Eva le dio un golpe a su pierna izquierda, un golpe que sonó a madera. Ella la había perdido en un enfrentamiento contra un monstruo. Eva había sido una aventurera, al igual que Rodrigo, pero al perder la extremidad dejó a los Hijos del Sol.

—Me encanta que te preocupes por mí, pero voy a estar perfectamente. Oye, que no voy a hacer nada peligroso, solo limpiar un nido de trasnos.

Pero el mal presentimiento seguía anclado en ella.

—No puedo evitar preocuparme... —le dijo, apartando la mirada.

—Eva... no me va a pasar nada —le prometió Rodrigo.

—Por lo menos ven para comer... ¿Vale? —pidió Eva.

—Claro, estaré sin falta —le contestó Rodrigo —. Por desgracia, ahora tengo que ir a trabajar.
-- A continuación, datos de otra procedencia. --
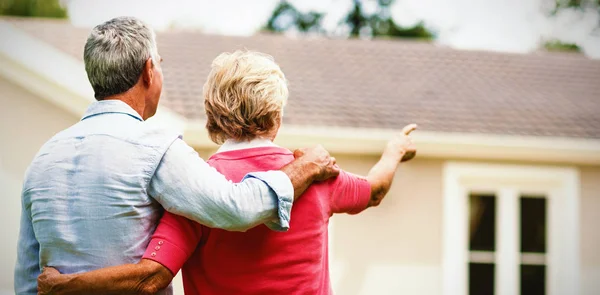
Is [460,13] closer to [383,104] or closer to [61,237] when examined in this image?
[383,104]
Ya sabes cómo va la cosa, que tú también fuiste una aventurera.

—Oh, por supuesto que lo sé —dijo Eva, lanzando un fuerte suspiro —. Ya me dijo mamá que me casara con el bibliotecario. Lo más peligroso que hace en todo el día es subirse a la escalera para colocar los libros...

Rodrigo salió al exterior: donde el sol mañanero se despegaba de las copas de los árboles en un día limpio y azul, uno el que era imposible que pasara nada malo. Respiró con fuerza, el aroma salvaje de aquel paraje natural le encantaba.
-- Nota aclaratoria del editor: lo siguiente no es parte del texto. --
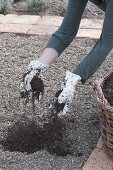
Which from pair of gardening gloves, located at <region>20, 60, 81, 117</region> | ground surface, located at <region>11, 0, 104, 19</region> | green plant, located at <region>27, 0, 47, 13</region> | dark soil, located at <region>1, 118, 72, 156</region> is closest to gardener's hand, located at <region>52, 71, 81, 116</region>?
pair of gardening gloves, located at <region>20, 60, 81, 117</region>

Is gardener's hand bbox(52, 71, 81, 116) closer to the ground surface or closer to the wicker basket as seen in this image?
the wicker basket

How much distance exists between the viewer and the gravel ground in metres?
2.82

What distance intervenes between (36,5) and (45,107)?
90.4 inches

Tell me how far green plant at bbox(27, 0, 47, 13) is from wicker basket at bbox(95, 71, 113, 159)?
2715 millimetres

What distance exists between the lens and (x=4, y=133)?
308 centimetres

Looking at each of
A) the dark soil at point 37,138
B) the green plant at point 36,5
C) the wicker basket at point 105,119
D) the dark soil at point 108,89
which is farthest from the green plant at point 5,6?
the wicker basket at point 105,119

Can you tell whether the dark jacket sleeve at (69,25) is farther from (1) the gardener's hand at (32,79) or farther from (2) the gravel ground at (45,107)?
(2) the gravel ground at (45,107)

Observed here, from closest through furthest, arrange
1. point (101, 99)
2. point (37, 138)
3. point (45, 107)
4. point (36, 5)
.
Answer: point (101, 99), point (37, 138), point (45, 107), point (36, 5)

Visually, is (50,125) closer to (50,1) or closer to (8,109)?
(8,109)

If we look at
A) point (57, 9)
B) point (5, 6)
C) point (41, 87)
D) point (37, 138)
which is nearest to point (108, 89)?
point (41, 87)

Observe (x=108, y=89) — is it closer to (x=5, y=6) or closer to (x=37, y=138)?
(x=37, y=138)

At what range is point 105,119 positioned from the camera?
103 inches

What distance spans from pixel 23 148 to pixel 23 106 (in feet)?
1.67

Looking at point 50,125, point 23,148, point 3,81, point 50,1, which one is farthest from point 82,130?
point 50,1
Su familia vivía en una casa en las afueras del pequeño pueblo de Castro, ellos disfrutaban de una vida cercana a una naturaleza apacible en la cual los peligros eran tan pocos que casi se podrían definir como inexistentes.

Frunció el ceño: no cantaban los pájaros, cuando normalmente a esas horas de la mañana se podían escuchar sus cantos. Pero ese día había silencio, quebrado por el tañer de los grillos. No se preocupó, ya cantarían los pájaros a la mañana siguiente.

A pocos metros de la entrada, se encontraba su hijo Noel: tenía una espada de madera en la mano y la movía arriba y abajo con fuerza. Tenía once años y su mayor deseo era convertirse en un aventurero de los Hijos del Sol, igual que su padre, igual que su madre.

—¿Ya entrenando? A este paso conseguirás ser un aventurero de plata antes que tu padre —le dijo.

Rodrigo era un aventurero de rango bronce: el más bajo de todos. Sin contar el de madera, reservado a aquellos aventureros en prácticas. Es decir, aún no reconocidos de manera oficial.